┌─ Supplied data
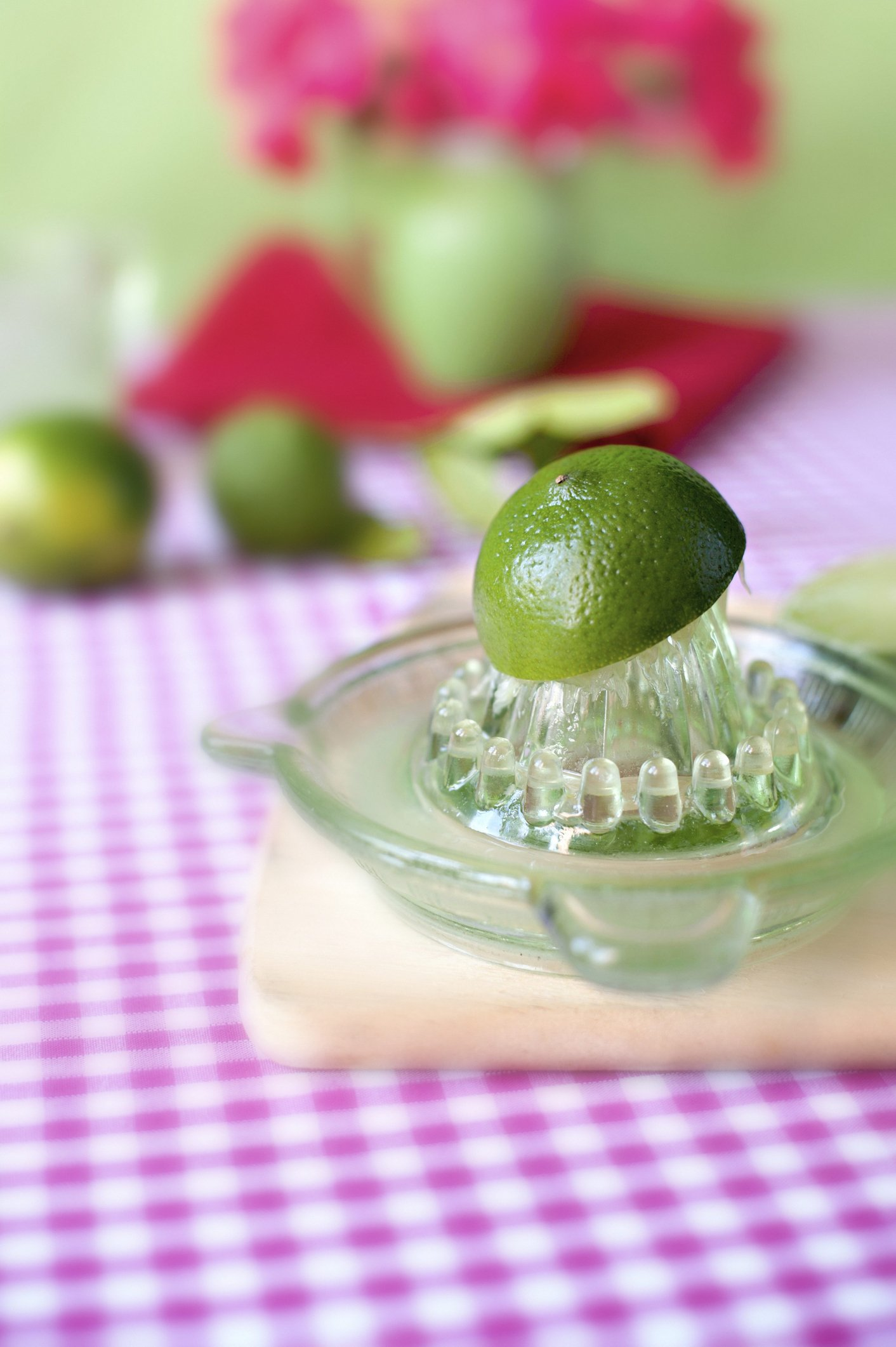 Fresh limes on a red and white gingham cloth being hand juiced in a vintage green glass juicer. | Photo: Getty Images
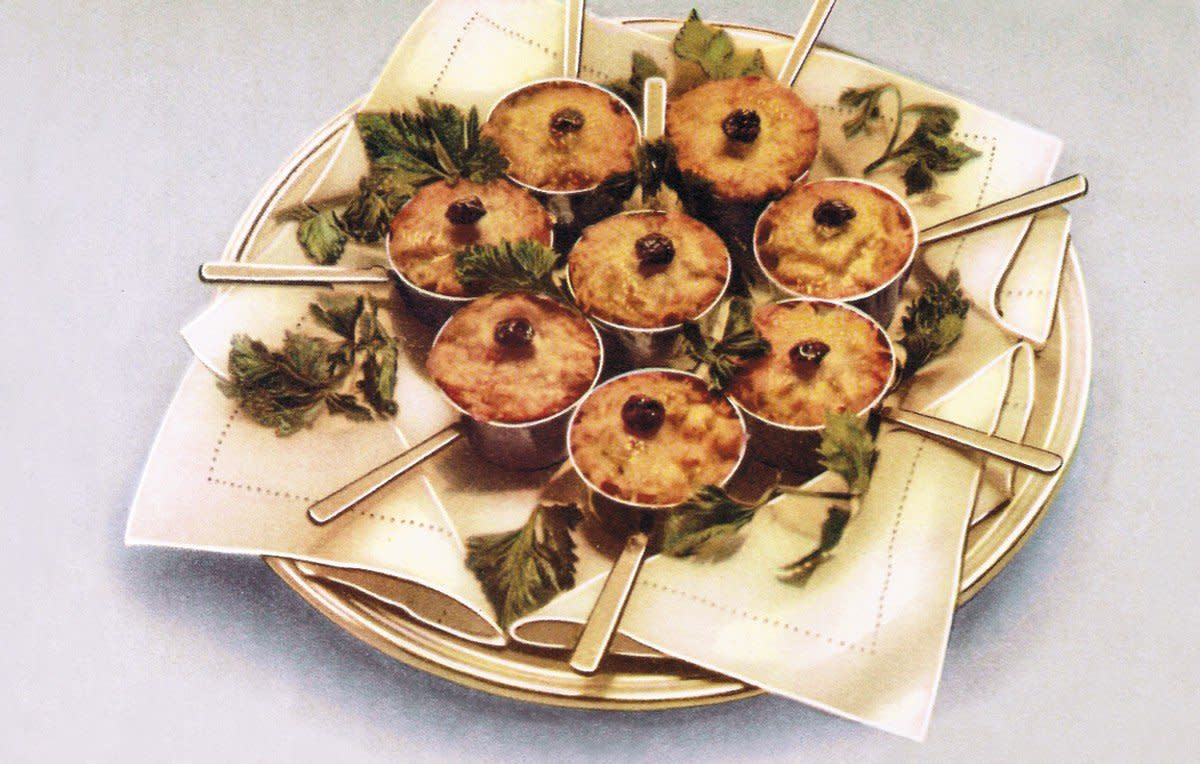 One of the most popular hors d'oeuvres of the Soviet era, Gribni Julienne, is baked individually in cocottes. (Illustration: CCCP Cook Book)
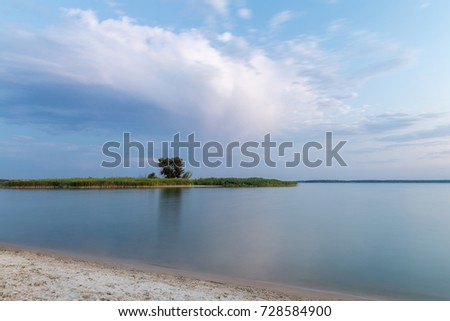 Beautiful scenic landscape of river or lake bank, calm water and island with tree against dramatic cloudy sky. #728584900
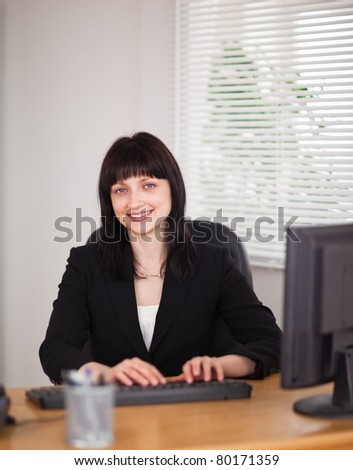 Good looking brunette woman working on a computer while sitting at a desk in the office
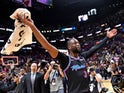 Miami Heat guard Dwyane Wade (3) celebrates after hitting the game winning basket against the Golden State Warriors during the second half at American Airlines Arena on February 28, 2019
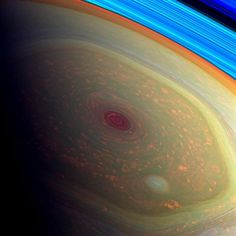 A false-color view of Saturn's storm, as seen through Cassini's wide-angle camera. The blue bands at the edge are Saturn's rings. Credit: NASA/JPL-Caltech/SSI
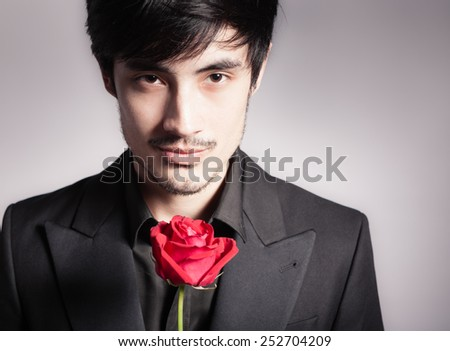 Handsome young man with single rose - stock photo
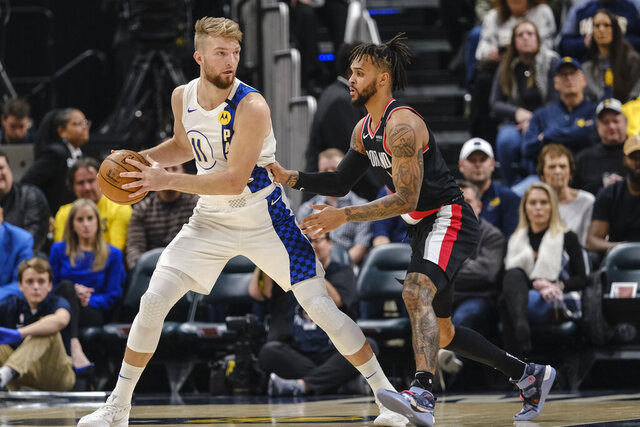 Indiana Pacers forward Domantas Sabonis, left, looks to pass around Portland Trail Blazers center Moses Brown during the first half of an NBA basketball game in Indianapolis, Thursday, Feb. 27, 2020. (AP Photo/AJ Mast)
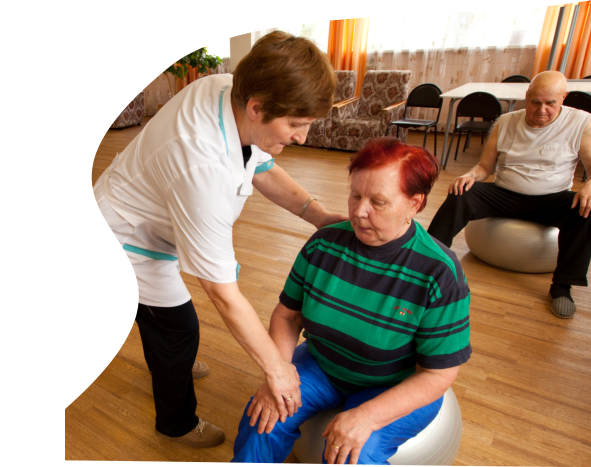 a caregiver and a senior female exercising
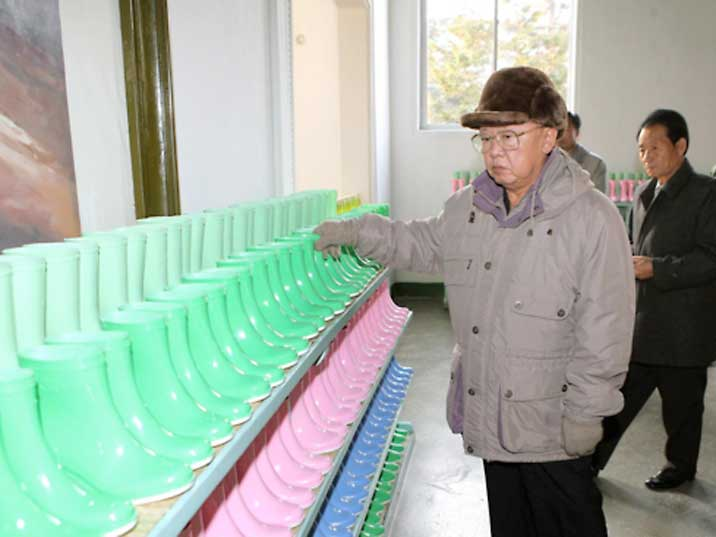 Kim Jong Il looking at children's boots in various colours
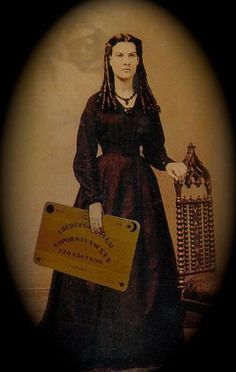 Spooky  http://mysticcuriogiftshop.files.wordpress.com/2012/02/woman-wtth-board.jpg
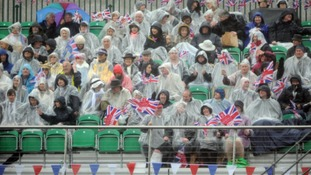 Royal revellers watch from the banks of the River Thames, during the Diamond Jubilee River Pageant.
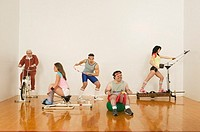 People exercising on exercise machines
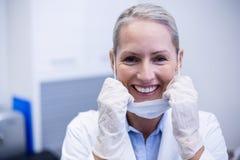 Portrait of female dentist smiling Stock Photo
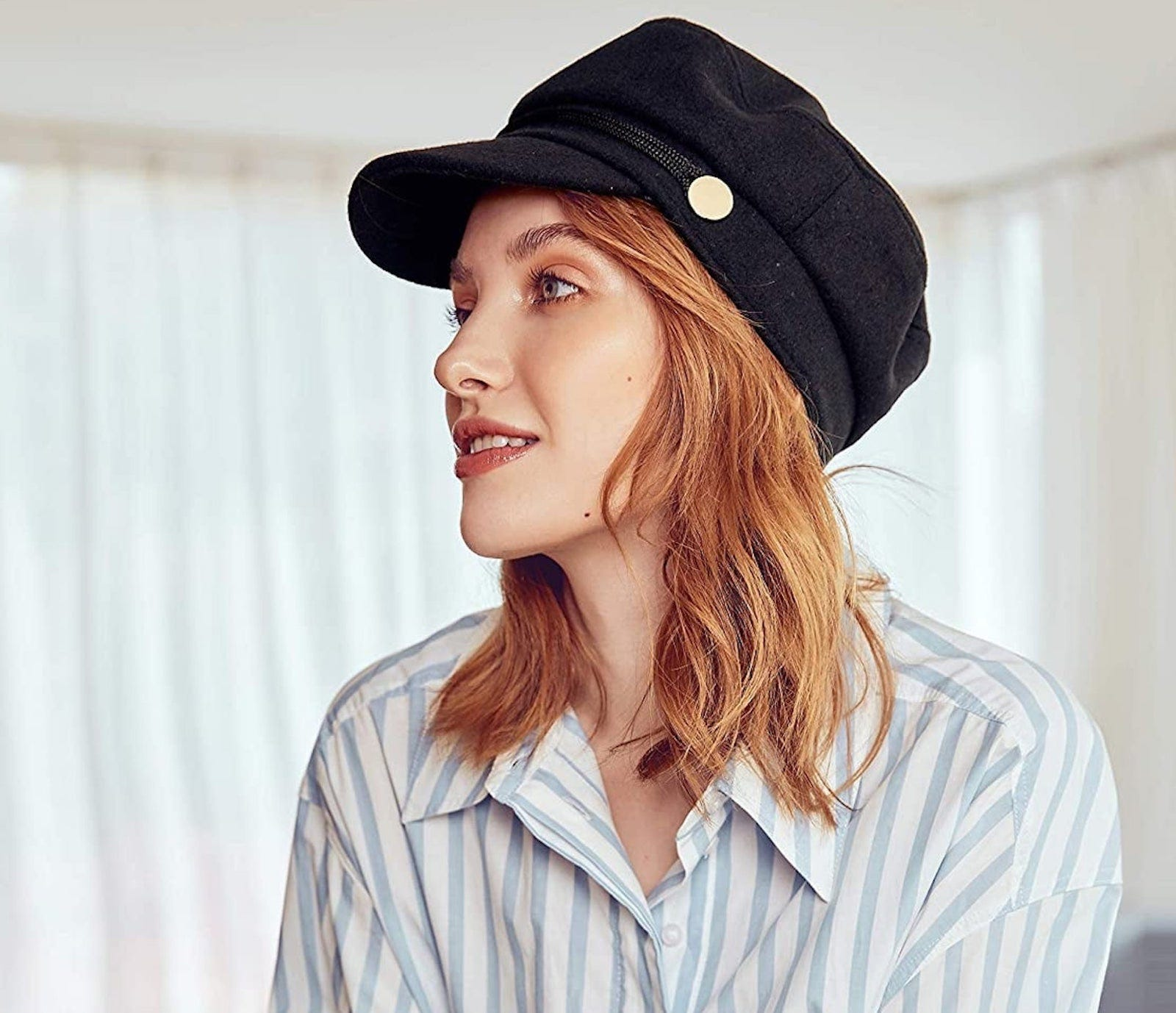 A redhaired white woman is shown in profile, wearing a blue striped shirt and a black newsboy cap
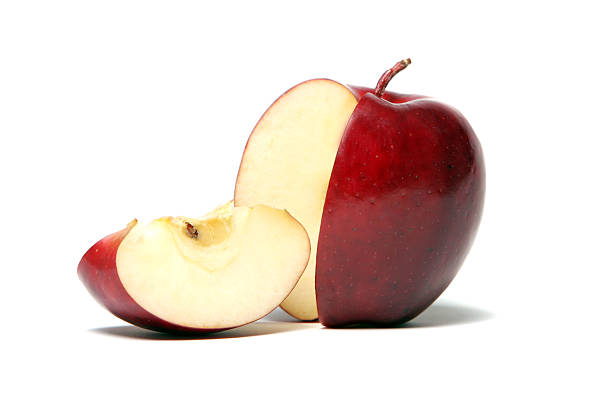 A red apple with a cut slice on a white background stock photo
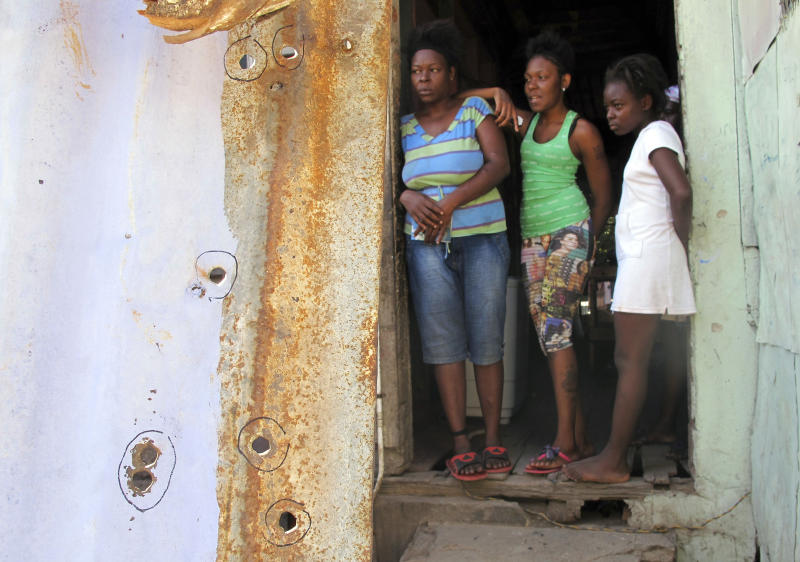 Bullet holes fill a sheet metal fence in front of the doorway of a home where the relatives of Nicketa Cameron, who was killed in crossfire, stand a few feet from where she died in the Denham Town ghetto in Kingston, Jamaica, Thursday March 8, 2012. Cameron, 13, was standing by a washing machine in a narrow hallway facing the street when she was killed by a bullet to the head during a roughly 40-minute gun battle between police and criminals. The family insists the bullets were fired through the sheet metal fence into their home by police. (AP Photo/David McFadden)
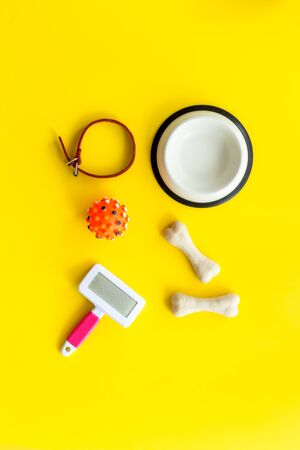 Set of treats and toys for pets with bones, collar and bowl on yellow background top view Фото со стока - 132656606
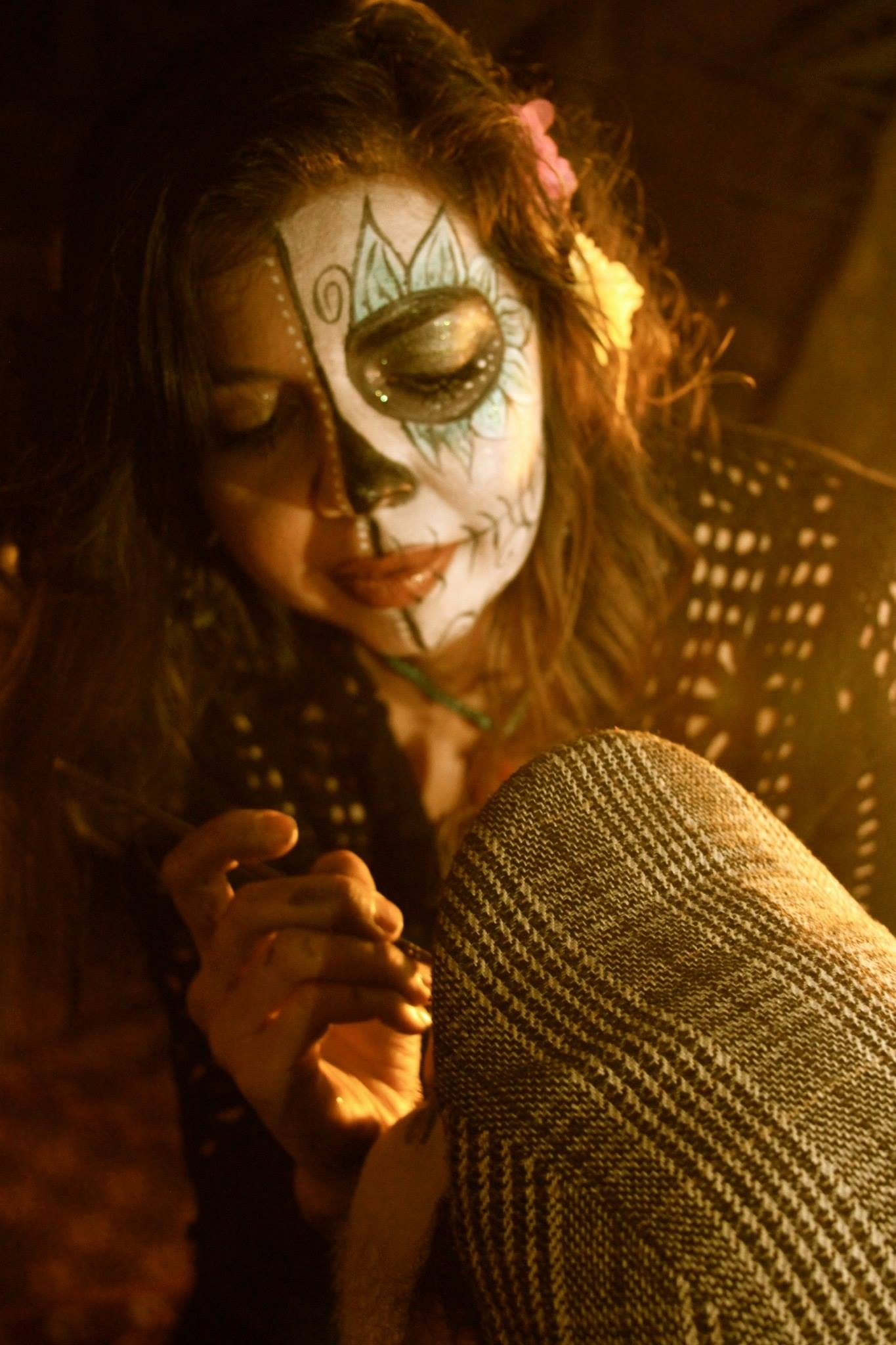 I typically paint faces for Day of the Dead. Here I am at work a couple of years ago.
└─
Output the records above exactly, leaving out pictures.

 Fresh limes on a red and white gingham cloth being hand juiced in a vintage green glass juicer. | Photo: Getty Images
 One of the most popular hors d'oeuvres of the Soviet era, Gribni Julienne, is baked individually in cocottes. (Illustration: CCCP Cook Book)
 Beautiful scenic landscape of river or lake bank, calm water and island with tree against dramatic cloudy sky. #728584900
 Good looking brunette woman working on a computer while sitting at a desk in the office
 Miami Heat guard Dwyane Wade (3) celebrates after hitting the game winning basket against the Golden State Warriors during the second half at American Airlines Arena on February 28, 2019
 A false-color view of Saturn's storm, as seen through Cassini's wide-angle camera. The blue bands at the edge are Saturn's rings. Credit: NASA/JPL-Caltech/SSI
 Handsome young man with single rose - stock photo
 Indiana Pacers forward Domantas Sabonis, left, looks to pass around Portland Trail Blazers center Moses Brown during the first half of an NBA basketball game in Indianapolis, Thursday, Feb. 27, 2020. (AP Photo/AJ Mast)
 a caregiver and a senior female exercising
 Kim Jong Il looking at children's boots in various colours
 Spooky  http://mysticcuriogiftshop.files.wordpress.com/2012/02/woman-wtth-board.jpg
 Royal revellers watch from the banks of the River Thames, during the Diamond Jubilee River Pageant.
 People exercising on exercise machines
 Portrait of female dentist smiling Stock Photo
 A redhaired white woman is shown in profile, wearing a blue striped shirt and a black newsboy cap
 A red apple with a cut slice on a white background stock photo
 Bullet holes fill a sheet metal fence in front of the doorway of a home where the relatives of Nicketa Cameron, who was killed in crossfire, stand a few feet from where she died in the Denham Town ghetto in Kingston, Jamaica, Thursday March 8, 2012. Cameron, 13, was standing by a washing machine in a narrow hallway facing the street when she was killed by a bullet to the head during a roughly 40-minute gun battle between police and criminals. The family insists the bullets were fired through the sheet metal fence into their home by police. (AP Photo/David McFadden)
 Set of treats and toys for pets with bones, collar and bowl on yellow background top view Фото со стока - 132656606
 I typically paint faces for Day of the Dead. Here I am at work a couple of years ago.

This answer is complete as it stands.